Tutte le volte che abbiamo incontrato qualcuno sulla nostra strada le domande hanno cominciato a piovere. La prima, inevitabile come le tasse, era la domanda base, quella fondamentale, la madre di tutte le domande, quella che facevano tutti, dal ciclista allo sborone da bar: perché?
La domanda più semplice ma alla fine più imbarazzante. Che rispondere? Boh. Potevamo buttarla sullo sportivo (fa bene muoversi). Potevamo azzardarci sul filosofico (i sapienti greci divulgavano la loro scienza camminando).
Potevamo provare la via spirituale (c’è bisogno a volte nella vita di isolarsi, meditare, conoscere meglio se stessi). Ed era praticabile la strada religiosa (eravamo attratti dalla mistica del pellegrinaggio). E infine il letterario: Stendhal, Goethe, Kerouac. Alla fine abbiamo scelto due tipi di risposta.
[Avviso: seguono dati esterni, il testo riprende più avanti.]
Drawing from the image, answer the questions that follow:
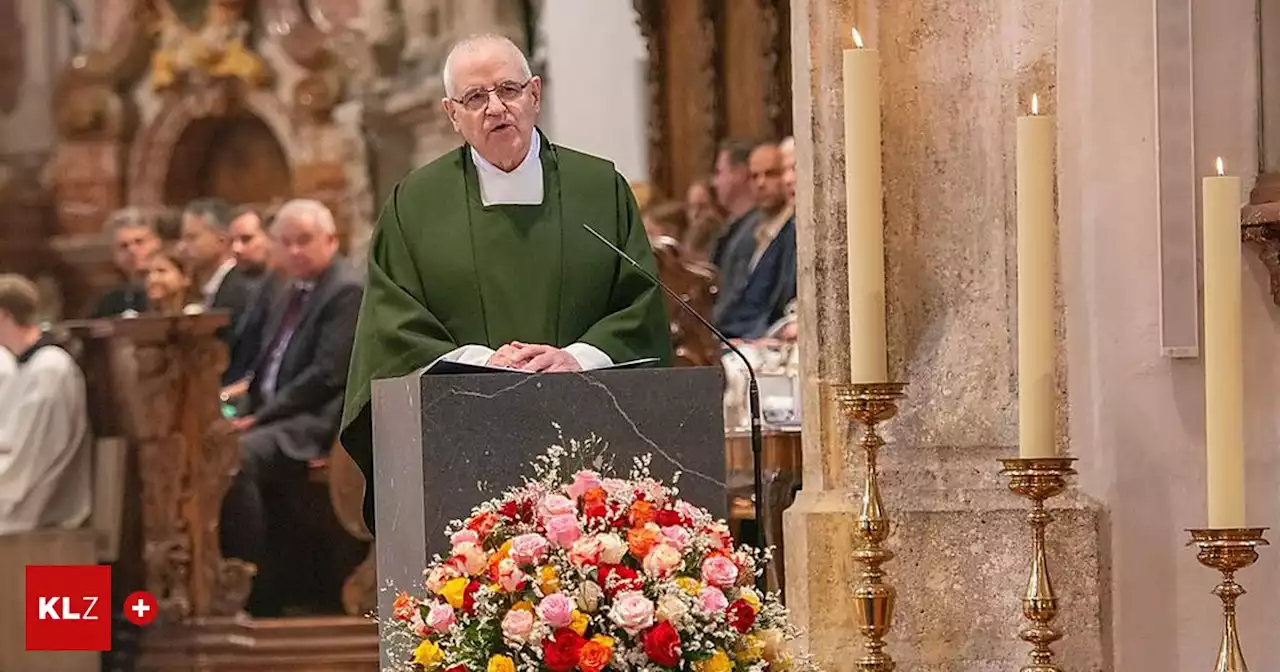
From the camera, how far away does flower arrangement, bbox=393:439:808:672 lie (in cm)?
295

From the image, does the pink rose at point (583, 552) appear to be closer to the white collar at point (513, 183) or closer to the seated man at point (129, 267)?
the white collar at point (513, 183)

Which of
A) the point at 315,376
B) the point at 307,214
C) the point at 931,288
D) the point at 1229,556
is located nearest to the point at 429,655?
the point at 1229,556

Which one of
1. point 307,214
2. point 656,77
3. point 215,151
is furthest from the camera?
point 215,151

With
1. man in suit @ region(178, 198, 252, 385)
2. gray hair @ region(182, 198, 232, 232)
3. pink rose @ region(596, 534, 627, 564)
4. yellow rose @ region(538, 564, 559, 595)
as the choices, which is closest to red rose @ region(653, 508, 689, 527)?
pink rose @ region(596, 534, 627, 564)

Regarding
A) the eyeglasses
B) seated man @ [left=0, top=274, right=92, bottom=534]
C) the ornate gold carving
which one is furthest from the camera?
the ornate gold carving

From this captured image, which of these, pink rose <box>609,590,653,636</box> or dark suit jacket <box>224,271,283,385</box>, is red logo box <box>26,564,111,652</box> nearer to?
dark suit jacket <box>224,271,283,385</box>

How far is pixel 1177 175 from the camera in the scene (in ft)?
13.0

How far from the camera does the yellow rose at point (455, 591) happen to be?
3006mm

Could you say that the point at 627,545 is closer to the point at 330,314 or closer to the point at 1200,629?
the point at 1200,629

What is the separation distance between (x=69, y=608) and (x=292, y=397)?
1433 millimetres

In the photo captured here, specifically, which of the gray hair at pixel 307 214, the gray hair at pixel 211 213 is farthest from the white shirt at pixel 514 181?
the gray hair at pixel 211 213

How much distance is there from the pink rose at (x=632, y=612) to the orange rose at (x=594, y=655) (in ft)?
0.12

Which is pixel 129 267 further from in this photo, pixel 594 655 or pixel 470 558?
pixel 594 655

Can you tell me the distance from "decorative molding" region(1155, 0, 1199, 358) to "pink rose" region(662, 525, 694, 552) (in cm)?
132
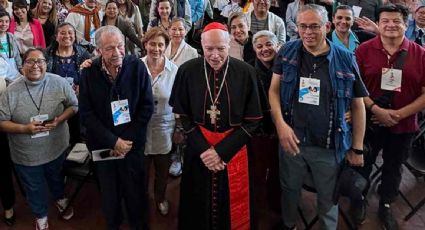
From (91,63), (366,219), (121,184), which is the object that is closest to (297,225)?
(366,219)

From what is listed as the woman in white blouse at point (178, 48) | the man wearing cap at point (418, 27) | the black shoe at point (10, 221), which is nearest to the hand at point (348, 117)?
the woman in white blouse at point (178, 48)

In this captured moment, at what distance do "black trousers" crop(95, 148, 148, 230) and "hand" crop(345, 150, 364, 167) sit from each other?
151cm

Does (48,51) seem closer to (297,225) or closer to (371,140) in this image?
(297,225)

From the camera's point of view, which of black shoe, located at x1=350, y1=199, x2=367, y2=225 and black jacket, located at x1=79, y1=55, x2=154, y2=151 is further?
black shoe, located at x1=350, y1=199, x2=367, y2=225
La prima, un po’ dada, un po’ situazionista, ammesso che tutto ciò che sto scrivendo abbia un senso, “Perché no?” E la faccenda finiva lì, davanti allo sguardo sbigottito dell’interlocutore che non si aspettava che all’impresa imbecille corrispondesse una motivazione imbecille. La seconda risposta era più articolata: a giugno non avevamo un cazzo da fare.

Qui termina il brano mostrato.